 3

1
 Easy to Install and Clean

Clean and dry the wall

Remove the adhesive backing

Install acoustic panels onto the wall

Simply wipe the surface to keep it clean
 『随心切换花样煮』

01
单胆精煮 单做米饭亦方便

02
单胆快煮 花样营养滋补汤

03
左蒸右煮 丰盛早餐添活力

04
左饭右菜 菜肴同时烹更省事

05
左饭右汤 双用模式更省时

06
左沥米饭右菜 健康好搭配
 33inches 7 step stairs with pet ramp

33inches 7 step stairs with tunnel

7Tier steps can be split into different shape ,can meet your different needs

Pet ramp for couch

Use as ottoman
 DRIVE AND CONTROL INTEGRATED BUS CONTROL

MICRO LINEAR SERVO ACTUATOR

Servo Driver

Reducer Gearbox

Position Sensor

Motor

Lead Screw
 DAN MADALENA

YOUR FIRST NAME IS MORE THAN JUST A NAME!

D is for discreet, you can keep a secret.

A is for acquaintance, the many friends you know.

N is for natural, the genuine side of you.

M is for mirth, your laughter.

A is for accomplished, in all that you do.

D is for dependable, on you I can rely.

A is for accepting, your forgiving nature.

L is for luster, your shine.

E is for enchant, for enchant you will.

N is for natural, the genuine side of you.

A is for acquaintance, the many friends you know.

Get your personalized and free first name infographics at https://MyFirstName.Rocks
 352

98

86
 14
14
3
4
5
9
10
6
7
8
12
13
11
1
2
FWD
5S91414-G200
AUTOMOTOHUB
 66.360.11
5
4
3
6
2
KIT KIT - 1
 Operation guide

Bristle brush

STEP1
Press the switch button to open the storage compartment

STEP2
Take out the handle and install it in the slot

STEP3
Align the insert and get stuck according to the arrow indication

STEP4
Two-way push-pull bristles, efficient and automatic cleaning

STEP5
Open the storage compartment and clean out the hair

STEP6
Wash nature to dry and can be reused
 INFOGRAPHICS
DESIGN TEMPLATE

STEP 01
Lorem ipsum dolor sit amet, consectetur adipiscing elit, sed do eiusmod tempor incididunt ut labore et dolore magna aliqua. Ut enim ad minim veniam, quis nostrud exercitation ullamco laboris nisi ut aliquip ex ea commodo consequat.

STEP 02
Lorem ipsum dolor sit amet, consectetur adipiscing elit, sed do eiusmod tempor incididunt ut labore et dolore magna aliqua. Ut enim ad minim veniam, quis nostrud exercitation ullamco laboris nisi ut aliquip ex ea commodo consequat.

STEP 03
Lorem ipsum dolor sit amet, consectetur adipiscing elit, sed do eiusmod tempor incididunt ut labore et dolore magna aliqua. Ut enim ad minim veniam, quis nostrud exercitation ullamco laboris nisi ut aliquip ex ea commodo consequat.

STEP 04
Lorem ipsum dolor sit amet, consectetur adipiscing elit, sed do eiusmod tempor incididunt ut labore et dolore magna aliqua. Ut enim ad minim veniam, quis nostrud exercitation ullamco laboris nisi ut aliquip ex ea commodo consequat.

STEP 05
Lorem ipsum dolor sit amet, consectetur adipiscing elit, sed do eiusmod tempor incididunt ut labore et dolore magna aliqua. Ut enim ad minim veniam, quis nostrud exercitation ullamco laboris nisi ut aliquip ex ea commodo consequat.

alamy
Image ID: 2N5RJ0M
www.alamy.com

= = = = = = =

Please give again the lines above between the line holding "左蒸右煮 丰盛早餐添活力" and the line holding "Reducer Gearbox", inclusive, exactly as they are and with nothing added.

■ Result of this task:
左蒸右煮 丰盛早餐添活力

04
左饭右菜 菜肴同时烹更省事

05
左饭右汤 双用模式更省时

06
左沥米饭右菜 健康好搭配
 33inches 7 step stairs with pet ramp

33inches 7 step stairs with tunnel

7Tier steps can be split into different shape ,can meet your different needs

Pet ramp for couch

Use as ottoman
 DRIVE AND CONTROL INTEGRATED BUS CONTROL

MICRO LINEAR SERVO ACTUATOR

Servo Driver

Reducer Gearbox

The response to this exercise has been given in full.